Eliyahu Munk must also think Rashbam is saying something “bad”, because he greatly shortens the words and the Biblical quotation; doesn’t mention “peshat” as he does for other times Rashbam mentioned peshat; leaves off the crushing and the core definition of mixing; and indeed, gives a translation more aligned with Rashi. Intensely perfumed suggests that it absorbed the smell, which is a Rashi thing, not a Rashbam thing.
I asked ChatGPT (o1, Reasoning) to see if it can detect the censorship. That is,
I asked it to translate Rashbam to English
Then I gave it Munk’s translation and asked if it was censorship
It thought it was condensing, not censoring. But then, it did not know the background of what Rashi said, how this aligns with Rashi, and how we wouldn’t want someone to argue about peshat with Rashi. ChatGPT conceded it could be broadly defined as a soft censorship. When I pointed out the theological importance of Rashi being definitionally peshat, and that Munk wasn’t merely condensing but removing everything Rashbam said and substituting things Rashi said, ChatGPT conceded that it could be construed as real censorship, albeit internal censorship rather then imposed by or in fear of what Christians might think.

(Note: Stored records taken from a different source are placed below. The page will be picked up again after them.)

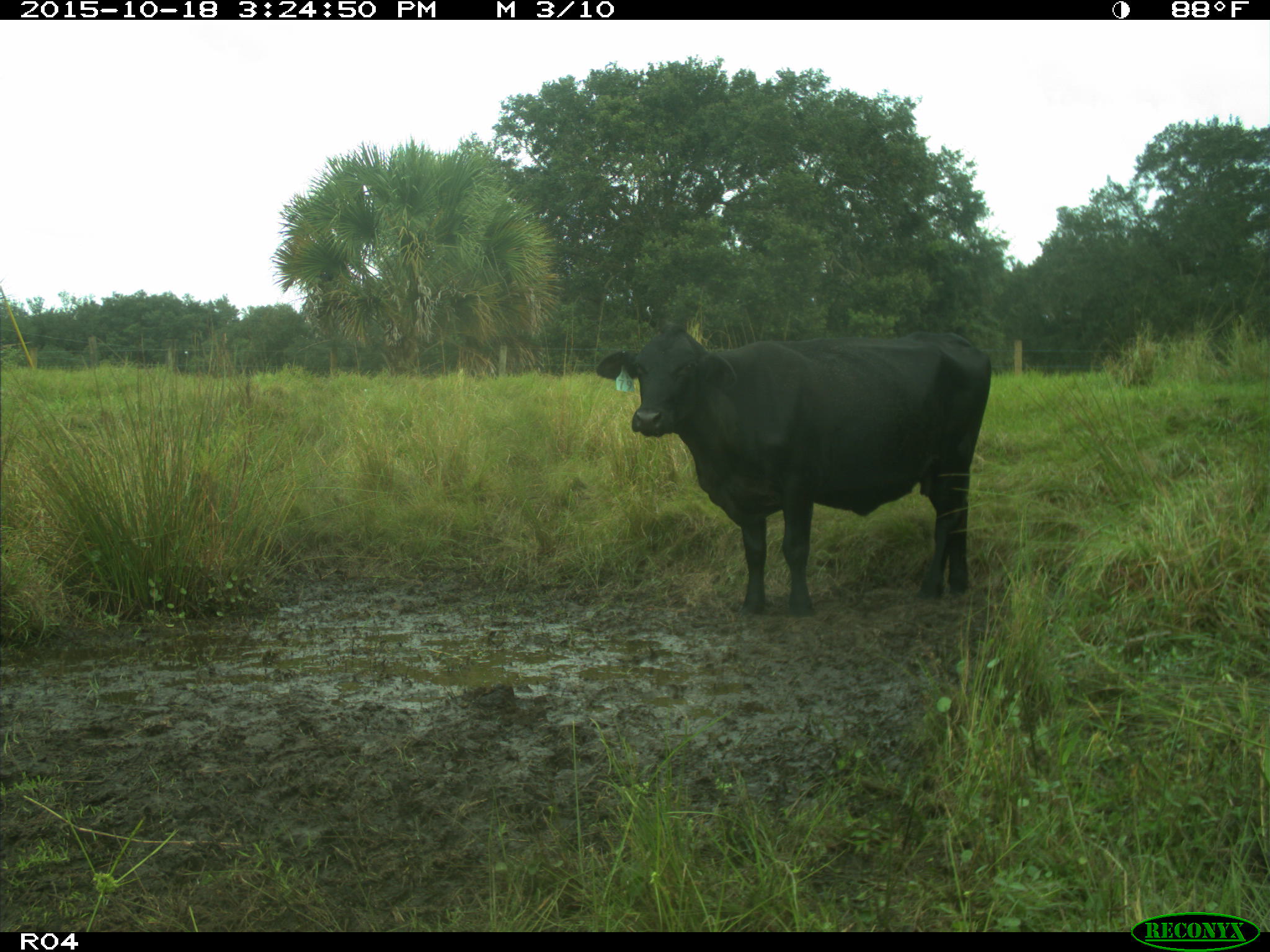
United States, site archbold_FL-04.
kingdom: Animalia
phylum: Chordata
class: Mammalia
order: Artiodactyla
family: Bovidae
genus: Bos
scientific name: Bos taurus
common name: domestic cow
Bos taurus (domestic cow).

So, with effort, I coaxed ChatGPT into writing that:
Conclusion
Munk’s move goes beyond mere “condensing”—it’s a substitution of Rashbam’s content with Rashi’s idea.
That can indeed be called censorship in the sense that it eliminates Rashbam’s actual words from view, possibly for an ideological reason (i.e., not wanting to show Rashbam diverging from Rashi, or wanting to keep Rashi’s peshat pristine).
Whether you brand it “hard” or “soft” censorship is somewhat terminological, but it certainly obscures or suppresses Rashbam’s own perspective in favor of Rashi’s.
So, if the theological impetus is “Rashi is always peshat, so we can’t let Rashbam disagree,” then you have a straightforward example of ideological censorship—albeit it’s not the classic “gentile censor” scenario, but rather an internal doctrinal one.
There’s another censored Rashbam at least, but I’ll save it for another post.
Beautiful picture, showing necessary knowledge for this job!
Thank you. Impressive research! It seems that millennia ago men were the same; they disagreed and insisted on their voices drowning out others’.